A 19th Century photograph of the American Landscape

Here is an painting called 'The Oregon Trail' which was painted by Albert Bierstadt in 1869. 
Albert Bierstadt travelled west to find inspiration in his work. He accompanied a party into surveying a new waggon route. They were also charged with negotiating with the Native Americans as the new route would affect them. 

In the background very faintly you can see Native Americans in there natural habitat. I believe that this picture was painted to show the 'amazing scenes' and natural beauty of west and encourage people to travel west and encourage western expansion. We can see this in the emphasis and the over exaggeration in the mountains and how much detail we can see in them, also in the detail in the trees makes the place even more appealing to settle there however the fact that Bierstadt has also painted the Natives in background could also show and portray a sense of danger to others, I also think that the natives were painted faintly in the background to show how the natives are slowly fading away and show the power and development of the people and other settlements around them.

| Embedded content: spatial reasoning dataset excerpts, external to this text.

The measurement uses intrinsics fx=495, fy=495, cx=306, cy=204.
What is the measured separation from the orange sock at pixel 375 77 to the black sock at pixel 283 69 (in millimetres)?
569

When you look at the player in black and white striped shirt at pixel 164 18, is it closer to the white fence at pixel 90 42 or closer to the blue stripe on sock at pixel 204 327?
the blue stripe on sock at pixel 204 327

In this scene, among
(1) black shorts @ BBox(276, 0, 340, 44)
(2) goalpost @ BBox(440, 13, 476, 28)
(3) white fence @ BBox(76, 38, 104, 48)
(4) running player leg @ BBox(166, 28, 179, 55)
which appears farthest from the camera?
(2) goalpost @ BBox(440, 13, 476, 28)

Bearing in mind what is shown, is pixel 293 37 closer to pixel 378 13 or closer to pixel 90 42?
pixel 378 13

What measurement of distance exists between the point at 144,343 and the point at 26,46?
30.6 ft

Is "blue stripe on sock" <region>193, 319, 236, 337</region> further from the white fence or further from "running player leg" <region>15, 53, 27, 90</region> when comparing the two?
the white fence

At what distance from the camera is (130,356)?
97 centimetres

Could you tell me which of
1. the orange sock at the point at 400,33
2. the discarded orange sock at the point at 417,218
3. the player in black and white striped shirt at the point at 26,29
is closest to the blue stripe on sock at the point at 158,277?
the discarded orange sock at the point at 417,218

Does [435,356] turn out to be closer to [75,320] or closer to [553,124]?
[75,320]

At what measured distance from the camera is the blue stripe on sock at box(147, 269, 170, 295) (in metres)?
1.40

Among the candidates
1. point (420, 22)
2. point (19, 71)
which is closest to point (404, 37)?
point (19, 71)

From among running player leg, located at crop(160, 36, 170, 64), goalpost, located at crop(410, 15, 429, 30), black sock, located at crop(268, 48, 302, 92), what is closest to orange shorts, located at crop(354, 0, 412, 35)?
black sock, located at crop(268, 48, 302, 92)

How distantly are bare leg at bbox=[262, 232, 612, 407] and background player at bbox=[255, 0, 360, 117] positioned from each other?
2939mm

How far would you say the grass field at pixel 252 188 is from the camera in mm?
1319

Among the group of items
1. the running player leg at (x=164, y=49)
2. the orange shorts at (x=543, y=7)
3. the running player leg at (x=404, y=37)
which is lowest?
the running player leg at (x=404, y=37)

On another note, at the bottom of the painting shows live animals grazing the land which look healthy and fat which again portrays the area full of food. Also in the painting we can see bones and a broken strove which can show previous unlucky travellers. 
Finally the picture, I think looks stereotypical of emigrating frontiersman, though as the artist said he was there, it is hard to question the painting but there has been some questioning of the authenticity of the panting as we can see wagons being used when in 1869 the transcontinental rail road was completed.